Material from a set of spatial questions:
******************************
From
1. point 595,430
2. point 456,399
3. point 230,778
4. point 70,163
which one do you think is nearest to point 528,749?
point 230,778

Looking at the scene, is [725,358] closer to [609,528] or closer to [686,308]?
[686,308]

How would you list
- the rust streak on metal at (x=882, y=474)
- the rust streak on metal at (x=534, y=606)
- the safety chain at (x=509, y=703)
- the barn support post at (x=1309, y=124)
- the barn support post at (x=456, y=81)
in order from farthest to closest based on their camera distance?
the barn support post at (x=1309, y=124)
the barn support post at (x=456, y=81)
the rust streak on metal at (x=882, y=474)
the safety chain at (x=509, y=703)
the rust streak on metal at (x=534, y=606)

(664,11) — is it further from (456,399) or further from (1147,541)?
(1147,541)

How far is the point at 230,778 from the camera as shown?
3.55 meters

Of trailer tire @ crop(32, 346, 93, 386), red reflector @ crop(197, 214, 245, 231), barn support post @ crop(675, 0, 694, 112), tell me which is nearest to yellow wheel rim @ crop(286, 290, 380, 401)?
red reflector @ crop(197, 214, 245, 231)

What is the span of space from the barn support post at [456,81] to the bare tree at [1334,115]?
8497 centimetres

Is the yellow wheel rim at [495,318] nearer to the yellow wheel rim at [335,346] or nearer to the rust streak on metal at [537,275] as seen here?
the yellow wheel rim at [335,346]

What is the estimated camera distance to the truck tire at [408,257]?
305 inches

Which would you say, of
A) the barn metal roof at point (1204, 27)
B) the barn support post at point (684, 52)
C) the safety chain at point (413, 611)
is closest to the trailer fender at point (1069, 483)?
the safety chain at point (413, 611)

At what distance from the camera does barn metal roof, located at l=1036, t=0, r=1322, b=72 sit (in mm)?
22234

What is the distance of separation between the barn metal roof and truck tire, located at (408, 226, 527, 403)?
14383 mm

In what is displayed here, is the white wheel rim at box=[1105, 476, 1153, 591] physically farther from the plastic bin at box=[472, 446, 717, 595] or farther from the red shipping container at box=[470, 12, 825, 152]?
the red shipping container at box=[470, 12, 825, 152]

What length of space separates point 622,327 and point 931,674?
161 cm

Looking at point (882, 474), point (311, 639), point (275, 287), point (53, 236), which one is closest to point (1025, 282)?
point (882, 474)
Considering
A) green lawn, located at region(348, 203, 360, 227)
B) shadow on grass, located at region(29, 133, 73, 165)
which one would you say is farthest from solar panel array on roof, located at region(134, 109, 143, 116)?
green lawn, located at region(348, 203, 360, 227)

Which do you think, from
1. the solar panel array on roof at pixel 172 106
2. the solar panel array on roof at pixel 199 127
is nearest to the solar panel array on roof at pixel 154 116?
******************************
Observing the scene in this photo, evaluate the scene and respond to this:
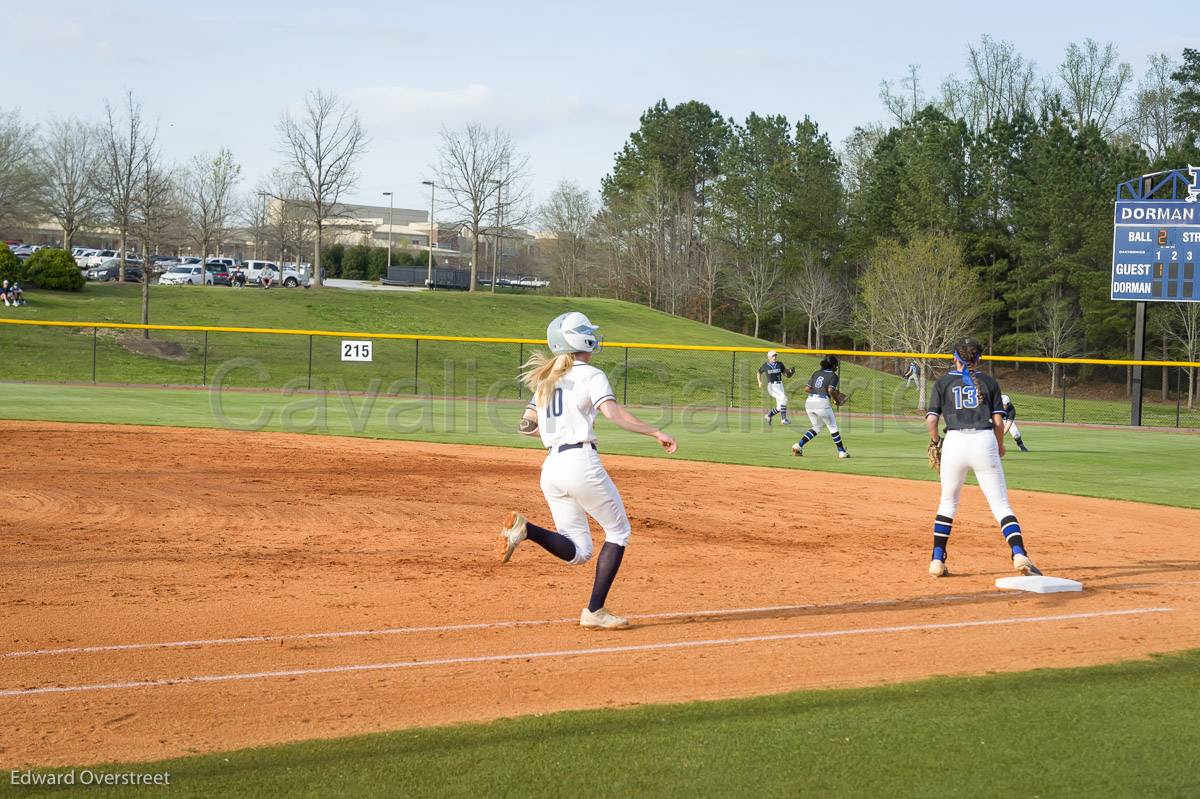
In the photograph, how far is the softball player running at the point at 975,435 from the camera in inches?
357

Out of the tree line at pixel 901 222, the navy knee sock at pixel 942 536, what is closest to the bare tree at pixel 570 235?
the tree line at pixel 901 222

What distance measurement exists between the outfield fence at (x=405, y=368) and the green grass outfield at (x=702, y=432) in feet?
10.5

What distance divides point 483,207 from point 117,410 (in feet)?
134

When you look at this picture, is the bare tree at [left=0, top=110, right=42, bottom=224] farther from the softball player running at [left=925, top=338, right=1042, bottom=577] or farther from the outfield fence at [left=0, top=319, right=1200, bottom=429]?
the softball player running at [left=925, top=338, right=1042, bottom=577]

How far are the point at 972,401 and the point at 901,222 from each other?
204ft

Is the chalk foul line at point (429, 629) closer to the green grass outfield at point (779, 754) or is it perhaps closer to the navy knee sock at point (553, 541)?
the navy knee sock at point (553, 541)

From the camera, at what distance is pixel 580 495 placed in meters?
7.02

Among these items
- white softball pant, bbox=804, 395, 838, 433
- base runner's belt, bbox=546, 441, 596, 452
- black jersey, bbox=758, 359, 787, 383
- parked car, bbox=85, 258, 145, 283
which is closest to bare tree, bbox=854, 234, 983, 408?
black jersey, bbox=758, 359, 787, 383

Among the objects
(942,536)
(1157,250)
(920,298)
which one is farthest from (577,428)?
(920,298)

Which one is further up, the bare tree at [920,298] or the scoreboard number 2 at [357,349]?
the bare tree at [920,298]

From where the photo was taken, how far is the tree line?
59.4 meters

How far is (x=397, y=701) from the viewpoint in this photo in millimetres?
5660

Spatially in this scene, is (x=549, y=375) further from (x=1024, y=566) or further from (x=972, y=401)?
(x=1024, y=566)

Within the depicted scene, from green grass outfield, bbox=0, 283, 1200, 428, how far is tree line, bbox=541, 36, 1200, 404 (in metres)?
******************************
Goal of the exercise
Reproduce word for word the part of the material that begins with the line containing "How far is (x=397, y=701)" and ends with the line containing "Within the depicted", including both of those lines.

Full output
How far is (x=397, y=701) from the viewpoint in this photo in millimetres?
5660

Spatially in this scene, is (x=549, y=375) further from (x=1024, y=566) or further from (x=972, y=401)?
(x=1024, y=566)

Within the depicted scene, from green grass outfield, bbox=0, 283, 1200, 428, how far is tree line, bbox=541, 36, 1200, 404 (in metres)?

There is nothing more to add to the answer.